If, for some reason, an unintended leakage path appears
to a source of voltage that is higher than the capacitor
voltage, it will charge up to the higher voltage. If, on
the other hand, the leakage path is to a source of
voltage that is lower than the capacitor, it will
discharge to the lower voltage In either case, the
result of leakage will be that the speed reference
voltage will drift away from its intended value, with
potentially serious results as far as the control of
vehicle speed is concerned.
This particular patent relates to potential guard
rings designed to overcome leakage problems found in
earlier cruise control modules. It describes very
clearly some of the problems that electronics engineers
have come across when using printed circuit boards in
harsh environments, such as the engine compartment of
automobiles. For example, the abstract says :
" When a conventional printed wiring board
is subjected to a harsh environment, leakage can
develop between adjacent conductors over a period of
time. If high impedance circuits are employed on the
board, such leakage can adversely affect circuit
performance. The effect of such leakage can be
minimised if the circuit layout is so arranged that
potentially troublesome leakage occurs only to
elements that operate at comparable operating
potentials. In one embodiment of the invention a
circuit is shown having a high impedance point on a
printed wiring board intended for an automotive
application. The high impedance wiring conductor is
completely surrounded by a metal conductor that is
connected to a potential point in the circuit that
approximates the potential at which the high impedance
point will operate. When the automotive environment
results in surface leakage, there will be very little
change in the operational character of the high
impedance circuit."
Broadly speaking the picture the patent presents of a
harsh environment is comparable to that presented by
Kimseng below. The patent continues :
"The combination of moisture with corrosive
fumes constitutes a particularly severe problem
because it can create conductive paths on insulating
surfaces. This means that conductive paths exist where
none are desired. This is most troublesome in high
impedance circuits. Ordinarily solid state circuits
operate at low impedance levels and are relatively
tolerant of moderate leakage. However in some
applications high impedance circuits are called for
and these constitute a particular problem."

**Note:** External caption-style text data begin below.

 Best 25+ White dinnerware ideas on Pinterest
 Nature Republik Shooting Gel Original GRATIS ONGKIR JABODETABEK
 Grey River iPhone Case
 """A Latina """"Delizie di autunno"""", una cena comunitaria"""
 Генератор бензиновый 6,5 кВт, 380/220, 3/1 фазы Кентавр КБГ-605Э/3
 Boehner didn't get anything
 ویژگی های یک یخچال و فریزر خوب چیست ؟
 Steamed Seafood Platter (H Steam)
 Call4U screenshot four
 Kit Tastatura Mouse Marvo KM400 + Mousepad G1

The particular components that the patent highlights as
being vulnerable to leakage are the high quality
capacitors [Note 3] used to store speed reference
voltages, in which very little leakage can be tolerated
because the reference voltage must be kept constant for
extended periods of time. To overcome the leakage problem
the high impedance points of a printed circuit board are
individually surrounded with a closed ring of conductive
material.
"This ring can be a separate conductor or
in the interest of economy it can be part of the
regular wiring. The ring is connected to a source of
d-c potential that approximates the operating
potential of the high impedance point. Thus even
though some surface leakage develops the leakage will
not alter the potential at the protected point to the
degree that uncontrolled leakage would produce."

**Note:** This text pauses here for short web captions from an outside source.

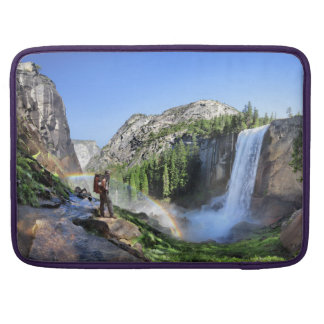 Vernal Fall Hiker and Rainbow - Yosemite Sleeve For MacBook Pro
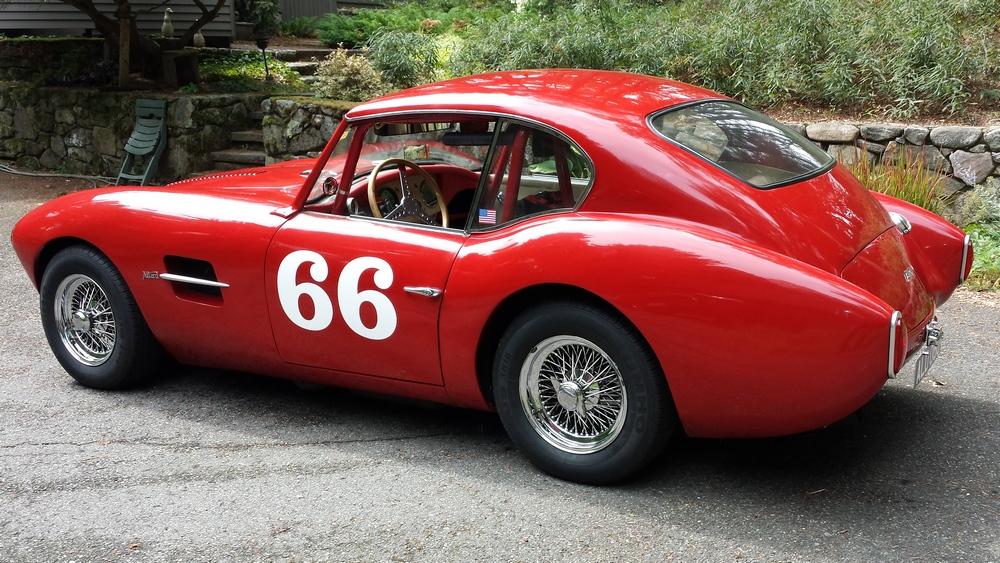 For Sale: Allard GT-7105CHR Coupe — The Allard Register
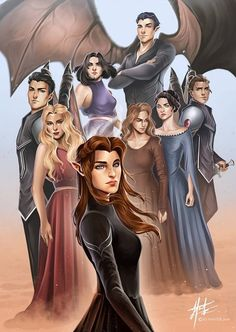 The Night Court illustration based on the book characters from ACOTAR by Sarah J Maas The Night Court A Court Of Wings And Ruin, A Court Of Mist And Fury, Book Characters, Fantasy Characters, Fanart, Queen Of Shadows, Fantasy Magic, Fantasy Books, Feyre And Rhysand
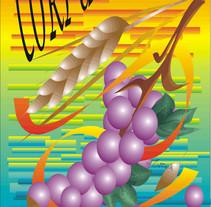 cartel corpus. Un proyecto de Diseño de margarita  garcia hernandez          - 29.05.2010
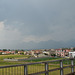 View from Poprad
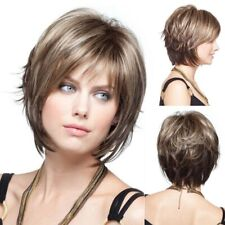 Fashion Women Ombre blond Brown Wig Short Curly Hair bob Full Wigs Party Natural
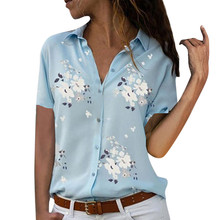 Women tops Plus Size Loose Print V-neck Short Sleeve Print Blouse Pullover Tops Shirt Blouse Women Summer Office Shirts Elegant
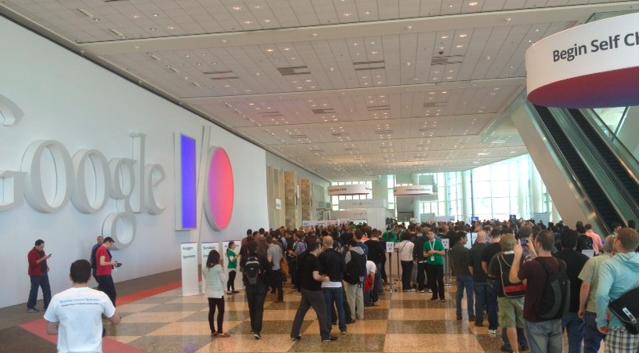 Tout ce qui a été annoncé à la keynote Google I/O 2013 !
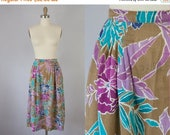"SALE Easter Weekend 1970s Vintage Christian Dior Floral Print Midi Skirt (S, M; 27"" Waist)"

The patent then continues:
"In a typical embodiment of the invention
in an automatic speed control circuit, a high
impedance point is surrounded with a conductor ring
that is connected to the reference source potential
which represents the d-c voltage level that the high
impedance point will normally achieve. This action in
practice constitutes a safety feature. If the high
impedance point were to develop uncontrolled leakage
to a point of substantially different potential, the
speed control circuit could malfunction to result in
excessive accelerations of the vehicle."
This paragraph implies : (a) that if surface leakage
develops on a cruise control module printed circuit
board it may result in charging or discharging the memory
capacitor causing the speed control circuit to malfunction
and possibly cause excessive accelerations of the vehicle;
(b) that that the guard ring constitutes a safety feature
that protects against excessive accelerations. By
implication, if the guardring should become disconnected,
wrongly connected or omitted, it will cease to fulfil its
safety function. Without an effective guard ring, moisture
and corrosive fumes may cause leakage currents on
insulating surfaces which in turn may cause the memory
capacitor to overcharge or to discharge, thereby causing a
risk of an excessive acceleration.
The originators of the patent have focussed on an
innovative way of reducing the effect of leakage
in a high impedance circuit in a hostile environment.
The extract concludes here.